Roger Baldwin founded the American Civil Liberties Union in 1920 after President Wilson, during World War I, practically suspended the right to publicly — and privately, if overheard — dissent from government actions. Years later, I met Baldwin toward the end of his life, and his solemn advice to me was: "Always remember that no civil liberties battle is ever won — permanently." But, by placing freedom of speech at the core of the ACLU's reason for existence, Baldwin believed that no civil liberties battle need be permanently lost. (Just published is a chronicle, pertinent today, of Baldwin's achievements and continuing relevance —Liberties Lost: The Endangered Legacy of the ACLU, by Woody Klein.)
While the staff of the ACLU has never been more essential to protecting the Constitution, the top leadership of the ACLU is working to prevent dissenting national board members from going to the news media with criticisms of ACLU policies.

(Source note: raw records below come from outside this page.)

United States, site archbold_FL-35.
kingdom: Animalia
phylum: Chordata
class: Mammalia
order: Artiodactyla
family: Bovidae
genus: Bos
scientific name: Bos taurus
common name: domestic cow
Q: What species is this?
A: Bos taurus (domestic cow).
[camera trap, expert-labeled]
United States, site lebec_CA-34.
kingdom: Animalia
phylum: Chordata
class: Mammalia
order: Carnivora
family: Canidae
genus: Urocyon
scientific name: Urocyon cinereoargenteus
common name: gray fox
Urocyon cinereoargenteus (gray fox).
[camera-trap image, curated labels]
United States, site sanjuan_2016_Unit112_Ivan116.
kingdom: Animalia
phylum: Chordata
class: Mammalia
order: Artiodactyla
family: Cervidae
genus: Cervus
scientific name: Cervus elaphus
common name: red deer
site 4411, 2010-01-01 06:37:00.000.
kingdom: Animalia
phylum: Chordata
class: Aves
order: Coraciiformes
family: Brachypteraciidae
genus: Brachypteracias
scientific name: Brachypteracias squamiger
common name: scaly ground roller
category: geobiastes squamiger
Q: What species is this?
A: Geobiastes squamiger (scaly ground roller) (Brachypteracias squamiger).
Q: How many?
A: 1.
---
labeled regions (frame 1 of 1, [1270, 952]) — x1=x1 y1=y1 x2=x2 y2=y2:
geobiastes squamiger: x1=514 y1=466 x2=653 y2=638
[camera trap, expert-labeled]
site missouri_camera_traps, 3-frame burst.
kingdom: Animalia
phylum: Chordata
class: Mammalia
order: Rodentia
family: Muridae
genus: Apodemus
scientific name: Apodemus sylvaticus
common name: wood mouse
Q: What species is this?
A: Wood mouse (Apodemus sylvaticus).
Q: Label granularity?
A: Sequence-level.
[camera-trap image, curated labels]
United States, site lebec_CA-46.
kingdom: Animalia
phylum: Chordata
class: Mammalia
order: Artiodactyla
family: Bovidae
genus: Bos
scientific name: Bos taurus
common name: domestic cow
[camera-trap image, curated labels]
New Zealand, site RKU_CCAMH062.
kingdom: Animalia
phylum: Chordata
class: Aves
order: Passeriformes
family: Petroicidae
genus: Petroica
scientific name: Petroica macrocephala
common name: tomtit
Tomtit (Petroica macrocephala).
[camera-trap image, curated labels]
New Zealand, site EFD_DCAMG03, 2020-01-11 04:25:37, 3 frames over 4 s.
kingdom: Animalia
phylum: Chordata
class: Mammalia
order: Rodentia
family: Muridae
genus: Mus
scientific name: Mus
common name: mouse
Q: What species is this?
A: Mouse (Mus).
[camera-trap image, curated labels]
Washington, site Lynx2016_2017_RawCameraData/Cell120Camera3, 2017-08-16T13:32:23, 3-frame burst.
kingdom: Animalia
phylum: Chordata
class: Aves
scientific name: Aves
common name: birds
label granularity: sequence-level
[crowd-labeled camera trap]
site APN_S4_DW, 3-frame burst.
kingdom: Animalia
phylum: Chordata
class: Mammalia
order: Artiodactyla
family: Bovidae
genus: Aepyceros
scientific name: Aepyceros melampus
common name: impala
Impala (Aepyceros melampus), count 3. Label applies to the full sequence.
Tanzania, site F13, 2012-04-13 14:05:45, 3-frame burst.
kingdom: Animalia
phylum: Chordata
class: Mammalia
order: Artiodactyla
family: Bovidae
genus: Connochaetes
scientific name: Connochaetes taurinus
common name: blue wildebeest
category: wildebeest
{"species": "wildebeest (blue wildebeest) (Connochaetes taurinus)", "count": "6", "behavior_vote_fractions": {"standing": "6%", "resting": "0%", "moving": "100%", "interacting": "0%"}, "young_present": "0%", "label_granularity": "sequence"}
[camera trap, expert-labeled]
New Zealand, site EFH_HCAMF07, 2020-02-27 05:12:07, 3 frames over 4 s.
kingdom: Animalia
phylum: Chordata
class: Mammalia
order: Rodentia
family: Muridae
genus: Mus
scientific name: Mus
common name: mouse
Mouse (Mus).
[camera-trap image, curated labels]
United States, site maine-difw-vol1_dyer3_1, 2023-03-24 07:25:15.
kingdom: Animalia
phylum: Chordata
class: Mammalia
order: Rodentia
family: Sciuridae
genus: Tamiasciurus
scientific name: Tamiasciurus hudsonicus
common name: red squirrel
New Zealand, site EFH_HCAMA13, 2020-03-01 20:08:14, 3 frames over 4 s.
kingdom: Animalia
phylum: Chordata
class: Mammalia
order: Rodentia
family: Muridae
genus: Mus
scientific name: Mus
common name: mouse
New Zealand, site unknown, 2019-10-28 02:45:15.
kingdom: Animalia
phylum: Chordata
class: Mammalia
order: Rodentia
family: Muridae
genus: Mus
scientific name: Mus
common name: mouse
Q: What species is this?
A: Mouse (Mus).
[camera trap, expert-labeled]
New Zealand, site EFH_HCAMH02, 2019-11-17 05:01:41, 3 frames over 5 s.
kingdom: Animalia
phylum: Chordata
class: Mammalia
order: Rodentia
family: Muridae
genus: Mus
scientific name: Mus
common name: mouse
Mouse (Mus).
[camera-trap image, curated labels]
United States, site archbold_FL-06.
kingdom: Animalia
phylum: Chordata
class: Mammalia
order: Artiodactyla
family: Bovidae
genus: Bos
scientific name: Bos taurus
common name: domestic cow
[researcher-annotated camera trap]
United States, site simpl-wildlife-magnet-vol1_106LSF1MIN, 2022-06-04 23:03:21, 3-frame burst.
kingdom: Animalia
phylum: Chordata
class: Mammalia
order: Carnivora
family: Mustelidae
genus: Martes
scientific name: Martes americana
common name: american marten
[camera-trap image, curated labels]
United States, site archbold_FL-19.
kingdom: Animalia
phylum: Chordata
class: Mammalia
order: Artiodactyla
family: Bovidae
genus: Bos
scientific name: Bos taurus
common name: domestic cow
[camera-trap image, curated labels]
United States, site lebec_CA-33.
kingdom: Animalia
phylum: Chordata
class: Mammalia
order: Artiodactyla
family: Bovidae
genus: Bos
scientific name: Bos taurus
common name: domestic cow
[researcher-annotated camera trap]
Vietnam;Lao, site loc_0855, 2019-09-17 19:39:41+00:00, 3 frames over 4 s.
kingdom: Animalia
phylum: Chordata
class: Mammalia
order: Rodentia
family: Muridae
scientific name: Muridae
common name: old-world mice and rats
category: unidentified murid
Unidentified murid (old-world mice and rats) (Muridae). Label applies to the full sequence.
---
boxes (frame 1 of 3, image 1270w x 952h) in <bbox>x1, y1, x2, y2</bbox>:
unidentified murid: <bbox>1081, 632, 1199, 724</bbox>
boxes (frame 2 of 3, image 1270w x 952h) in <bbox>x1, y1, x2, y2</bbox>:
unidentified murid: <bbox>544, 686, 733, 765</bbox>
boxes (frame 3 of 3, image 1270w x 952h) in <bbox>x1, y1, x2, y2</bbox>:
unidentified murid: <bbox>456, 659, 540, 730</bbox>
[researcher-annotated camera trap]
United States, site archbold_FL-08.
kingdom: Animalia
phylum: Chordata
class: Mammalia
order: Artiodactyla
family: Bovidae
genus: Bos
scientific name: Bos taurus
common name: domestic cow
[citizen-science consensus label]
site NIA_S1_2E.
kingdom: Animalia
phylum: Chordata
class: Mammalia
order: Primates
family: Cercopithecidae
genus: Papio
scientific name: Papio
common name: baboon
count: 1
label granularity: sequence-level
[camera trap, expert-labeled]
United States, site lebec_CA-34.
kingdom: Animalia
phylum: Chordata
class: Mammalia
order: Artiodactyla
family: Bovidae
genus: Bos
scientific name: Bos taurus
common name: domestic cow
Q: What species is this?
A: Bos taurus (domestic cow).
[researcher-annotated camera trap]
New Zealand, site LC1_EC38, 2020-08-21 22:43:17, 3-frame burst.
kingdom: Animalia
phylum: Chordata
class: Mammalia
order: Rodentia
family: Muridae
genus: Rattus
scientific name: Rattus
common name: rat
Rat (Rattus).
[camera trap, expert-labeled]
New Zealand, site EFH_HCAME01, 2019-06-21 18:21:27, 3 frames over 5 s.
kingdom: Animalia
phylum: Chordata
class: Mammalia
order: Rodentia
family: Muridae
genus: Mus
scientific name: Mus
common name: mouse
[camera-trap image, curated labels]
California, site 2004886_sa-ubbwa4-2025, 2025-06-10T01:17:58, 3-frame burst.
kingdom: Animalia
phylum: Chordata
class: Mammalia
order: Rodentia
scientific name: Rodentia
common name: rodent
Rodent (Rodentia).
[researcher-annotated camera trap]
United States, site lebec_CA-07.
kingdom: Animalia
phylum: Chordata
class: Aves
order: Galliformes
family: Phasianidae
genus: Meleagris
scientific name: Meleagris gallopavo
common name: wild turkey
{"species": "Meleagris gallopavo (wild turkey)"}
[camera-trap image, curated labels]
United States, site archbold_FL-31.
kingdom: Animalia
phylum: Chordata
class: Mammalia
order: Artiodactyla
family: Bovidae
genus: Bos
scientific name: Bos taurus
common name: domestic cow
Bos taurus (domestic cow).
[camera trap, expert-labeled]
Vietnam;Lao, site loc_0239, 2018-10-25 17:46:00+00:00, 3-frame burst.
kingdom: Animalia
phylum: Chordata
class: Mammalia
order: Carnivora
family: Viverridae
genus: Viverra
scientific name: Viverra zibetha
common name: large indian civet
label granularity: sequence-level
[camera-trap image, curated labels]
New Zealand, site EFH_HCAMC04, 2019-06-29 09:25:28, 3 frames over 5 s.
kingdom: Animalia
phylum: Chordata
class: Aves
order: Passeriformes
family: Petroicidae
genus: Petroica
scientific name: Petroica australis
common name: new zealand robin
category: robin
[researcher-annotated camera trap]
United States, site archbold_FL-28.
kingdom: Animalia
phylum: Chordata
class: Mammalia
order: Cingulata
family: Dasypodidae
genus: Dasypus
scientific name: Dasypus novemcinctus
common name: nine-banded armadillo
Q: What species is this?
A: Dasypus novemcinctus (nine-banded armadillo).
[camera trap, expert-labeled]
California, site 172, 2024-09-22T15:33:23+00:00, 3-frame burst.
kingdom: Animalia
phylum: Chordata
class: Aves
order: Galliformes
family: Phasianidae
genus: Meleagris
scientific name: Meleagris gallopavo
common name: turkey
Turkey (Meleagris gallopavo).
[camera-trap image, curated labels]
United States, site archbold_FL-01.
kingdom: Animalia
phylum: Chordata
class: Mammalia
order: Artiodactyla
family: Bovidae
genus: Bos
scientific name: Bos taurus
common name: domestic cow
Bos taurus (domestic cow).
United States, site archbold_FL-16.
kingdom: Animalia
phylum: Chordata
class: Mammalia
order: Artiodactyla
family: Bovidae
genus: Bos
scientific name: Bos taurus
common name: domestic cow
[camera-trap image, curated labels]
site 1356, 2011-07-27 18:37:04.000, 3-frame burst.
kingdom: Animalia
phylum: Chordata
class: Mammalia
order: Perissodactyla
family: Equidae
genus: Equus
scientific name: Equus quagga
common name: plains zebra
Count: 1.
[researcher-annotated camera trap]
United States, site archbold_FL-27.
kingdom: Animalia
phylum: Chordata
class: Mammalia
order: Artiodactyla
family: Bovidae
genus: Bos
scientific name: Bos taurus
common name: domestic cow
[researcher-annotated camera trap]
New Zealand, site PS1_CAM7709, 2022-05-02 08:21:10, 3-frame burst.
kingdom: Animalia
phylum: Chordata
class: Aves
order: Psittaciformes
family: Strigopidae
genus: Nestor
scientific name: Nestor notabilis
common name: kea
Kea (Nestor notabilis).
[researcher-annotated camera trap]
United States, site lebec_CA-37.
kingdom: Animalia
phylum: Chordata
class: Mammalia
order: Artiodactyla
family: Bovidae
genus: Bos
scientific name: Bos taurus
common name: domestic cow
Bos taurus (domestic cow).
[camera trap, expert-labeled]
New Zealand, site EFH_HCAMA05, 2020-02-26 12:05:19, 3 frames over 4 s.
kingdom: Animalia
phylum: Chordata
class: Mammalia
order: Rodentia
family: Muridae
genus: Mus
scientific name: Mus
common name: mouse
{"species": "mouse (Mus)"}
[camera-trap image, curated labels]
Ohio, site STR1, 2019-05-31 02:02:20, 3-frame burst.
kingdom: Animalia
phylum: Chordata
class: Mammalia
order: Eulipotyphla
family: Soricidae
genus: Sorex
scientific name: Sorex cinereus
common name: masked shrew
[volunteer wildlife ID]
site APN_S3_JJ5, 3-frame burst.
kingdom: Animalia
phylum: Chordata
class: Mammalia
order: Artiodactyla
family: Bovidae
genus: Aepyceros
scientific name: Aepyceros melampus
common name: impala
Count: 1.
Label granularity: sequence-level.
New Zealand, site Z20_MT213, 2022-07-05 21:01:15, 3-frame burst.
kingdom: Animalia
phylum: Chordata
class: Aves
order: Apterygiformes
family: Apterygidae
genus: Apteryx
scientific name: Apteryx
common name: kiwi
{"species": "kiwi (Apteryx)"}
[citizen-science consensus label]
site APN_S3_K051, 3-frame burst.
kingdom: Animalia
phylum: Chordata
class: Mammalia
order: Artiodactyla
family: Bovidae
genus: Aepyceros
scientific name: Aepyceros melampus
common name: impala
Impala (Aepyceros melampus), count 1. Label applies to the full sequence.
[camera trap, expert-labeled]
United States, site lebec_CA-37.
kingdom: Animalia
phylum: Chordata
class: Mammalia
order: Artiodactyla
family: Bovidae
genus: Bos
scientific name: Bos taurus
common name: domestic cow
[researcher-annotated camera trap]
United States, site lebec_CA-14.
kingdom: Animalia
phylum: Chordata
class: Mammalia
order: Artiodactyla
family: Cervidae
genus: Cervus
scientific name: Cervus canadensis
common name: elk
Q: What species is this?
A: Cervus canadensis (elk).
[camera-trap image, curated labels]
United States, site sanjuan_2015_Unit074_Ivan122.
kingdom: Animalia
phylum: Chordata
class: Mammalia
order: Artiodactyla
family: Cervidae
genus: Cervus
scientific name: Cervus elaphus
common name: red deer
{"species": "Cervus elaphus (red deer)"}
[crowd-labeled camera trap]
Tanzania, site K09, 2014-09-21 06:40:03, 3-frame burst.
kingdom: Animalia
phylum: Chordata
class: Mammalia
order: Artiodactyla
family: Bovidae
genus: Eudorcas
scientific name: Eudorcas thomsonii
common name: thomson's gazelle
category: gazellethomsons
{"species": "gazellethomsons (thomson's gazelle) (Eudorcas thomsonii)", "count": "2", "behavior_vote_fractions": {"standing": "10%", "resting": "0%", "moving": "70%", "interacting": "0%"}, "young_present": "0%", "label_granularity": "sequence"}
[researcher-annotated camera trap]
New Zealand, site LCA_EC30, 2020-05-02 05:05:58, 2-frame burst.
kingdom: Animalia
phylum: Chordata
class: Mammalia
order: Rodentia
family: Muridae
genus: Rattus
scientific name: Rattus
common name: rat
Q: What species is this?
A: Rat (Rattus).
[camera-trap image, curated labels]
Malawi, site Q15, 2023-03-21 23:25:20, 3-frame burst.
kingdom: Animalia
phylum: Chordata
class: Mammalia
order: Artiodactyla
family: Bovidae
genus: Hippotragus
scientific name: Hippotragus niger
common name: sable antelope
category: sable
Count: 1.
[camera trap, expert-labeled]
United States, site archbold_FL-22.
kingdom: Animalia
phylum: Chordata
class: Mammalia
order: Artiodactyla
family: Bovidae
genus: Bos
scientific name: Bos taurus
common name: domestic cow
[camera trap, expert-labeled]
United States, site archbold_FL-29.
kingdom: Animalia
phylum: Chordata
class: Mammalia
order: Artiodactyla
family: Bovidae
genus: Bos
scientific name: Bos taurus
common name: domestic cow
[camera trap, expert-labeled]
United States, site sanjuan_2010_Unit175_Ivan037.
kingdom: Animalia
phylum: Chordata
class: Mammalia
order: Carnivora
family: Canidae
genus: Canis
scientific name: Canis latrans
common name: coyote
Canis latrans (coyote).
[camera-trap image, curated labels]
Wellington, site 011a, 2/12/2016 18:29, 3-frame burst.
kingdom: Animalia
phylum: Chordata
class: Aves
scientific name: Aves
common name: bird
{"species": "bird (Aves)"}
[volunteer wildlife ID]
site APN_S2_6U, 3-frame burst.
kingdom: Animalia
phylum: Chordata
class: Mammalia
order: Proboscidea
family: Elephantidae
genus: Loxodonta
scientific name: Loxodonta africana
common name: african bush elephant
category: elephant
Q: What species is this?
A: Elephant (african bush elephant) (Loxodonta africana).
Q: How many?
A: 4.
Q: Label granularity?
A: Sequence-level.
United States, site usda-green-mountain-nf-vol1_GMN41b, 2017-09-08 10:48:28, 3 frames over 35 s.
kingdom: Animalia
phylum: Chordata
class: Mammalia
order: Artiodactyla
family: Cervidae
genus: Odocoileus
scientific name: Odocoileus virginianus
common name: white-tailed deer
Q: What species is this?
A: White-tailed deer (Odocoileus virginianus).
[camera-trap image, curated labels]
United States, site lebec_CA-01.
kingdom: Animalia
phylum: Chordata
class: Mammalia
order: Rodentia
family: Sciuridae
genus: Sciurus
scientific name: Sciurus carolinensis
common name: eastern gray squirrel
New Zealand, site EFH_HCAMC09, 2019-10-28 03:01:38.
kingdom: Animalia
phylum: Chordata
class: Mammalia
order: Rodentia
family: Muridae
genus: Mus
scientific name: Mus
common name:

With Executive Director Anthony Romero's backing, the board has issued a proposal for this week's agenda that I expect would have startled Baldwin. This could tarnish the invaluable work of ACLU staff members who are fighting to "keep America safe and free." (The ACLU's slogan.)
Here is that proposal, as reported last month in The New York Times: "Where an individual director disagrees with a board position on matters of civil liberties policy, the director should refrain from publicly highlighting the fact of such disagreement. ... There is always a material prospect that public airing of the disagreement will affect the ACLU adversely in terms of public support and fundraising."
U.S. newspapers found the irony irresistible. The Roanoke (Va.) Times, for one, noted that the proposal "appears to be a reaction by ... Romero to his failed effort to oust two board members who had criticized ACLU policies."
Actually, one principled dissenter: Michael Meyers, the director and founder of the New York Civil Rights Coalition and a longtime ACLU board member, has been forced out from the executive committee and the national board in punishment for going to the news media several times.
Wendy Kaminer, another recidivist dissenter and favorite target of ACLU's leadership, said the proposal "is preposterous — a violation of everything we're supposed to stand for."
The Times reported that in the board session, Romero furiously denounced Kaminer for having told a New York Sun reporter of her disagreement with the leadership's previous support of a bill in Congress that would regulate advertising by counseling centers run by anti-abortion organizations. Kaminer, who supports a woman's right to an abortion, was concerned with the legislation's free-speech problems. She told the Sun she was appalled "that the ACLU is actively supporting this."
After excoriating her for going to the news media, Romero demanded that another board member, Alison Steiner, "step outside the meeting room, where he chastised her for the look on her face when he was criticizing Ms. Kaminer," the Times reported.
In an e-mail to the board, Steiner wrote that Romero told her in the corridor that because "I ... did not appear ready to join him in 'getting rid of (Kaminer),' ... I was no better than she was, and then stormed off angrily," the Times recounted.
Romero, in a tepid letter to the editor that followed in the Times, did not deny that illuminating exchange but noted predictably that the ACLU "exists to defend the right of dissent and the free exchange of ideas." Then why has he not denounced the very concept of instructing board members to refrain from public dissent? And why is most of the board and ACLU President Nadine Strossen so compliant?
Previously, there was a public objection by then-board member Meyers when in a front-page story in 2004, the Times revealed that the ACLU, which has criticized omnivorous government data basing for national security, "is using sophisticated technology to collect a wide variety of information about its members and donors in a fundraising effort."
Said Meyers to the Times: "If I give the ACLU $20, I have not given them permission to investigate my partners, whom I'm married to, what they do, what my real estate holdings are, what my wealth is, and who else I give my money to."
The American Civil Liberties Union is now free of Meyers. Does that make its national membership, and the country, any more safe — or free?
Nat Hentoff is a former member of the ACLU's national board and, before that, the New York board. He is also an authority on free speech issues.